BELLUCCI – CHRISTIAN BERST
If, in Franco Bellucci’s work, the idea of reconstruction – or even that of fixing, so dear Kader Attia – imposes itself in the first place, it cannot suffice once we are familiar with how he made his works. Indeed, how could we not be taken by Bellucci’s immutable ritual, holding the objects that he ties, twists, kneads, bruises and recomposes against his stomach.
If we consider for a moment that the stomach is understood in certain Oriental and Greek philosophies to be the seat of the soul or, at the very least, of the epithumia – desire – we see the amount of vital, primordial energy that could animate these creations. If, in addition, this operation is devoid of all discourse, of all words, but is done at the rhythm of a guttural scansion, of the hoarse breath of Bellucci, one cannot help but draw a parallel with certain shamanistic rituals.
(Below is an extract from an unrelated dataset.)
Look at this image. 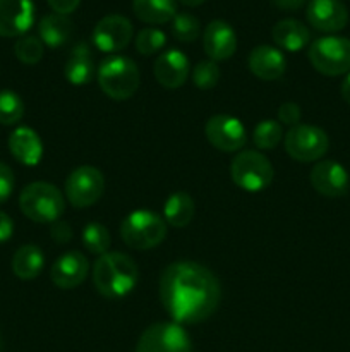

Contrary to Judith Scott, a spider-like weaver of cocoons intended to hide objects, or Pascal Tassini, exploring the proliferating possibilities of knots, Franco Belluci reveals, sublimes, and resuscitates. By creating chimera, he metaphorizes his battle against fragmentation all the while giving his objects an absolute power of recreation. “As beautiful as the unexpected encounter, on a dissection table, of a sewing machine and an umbrella” (Count of Lautréamont, The Songs of Maldoror).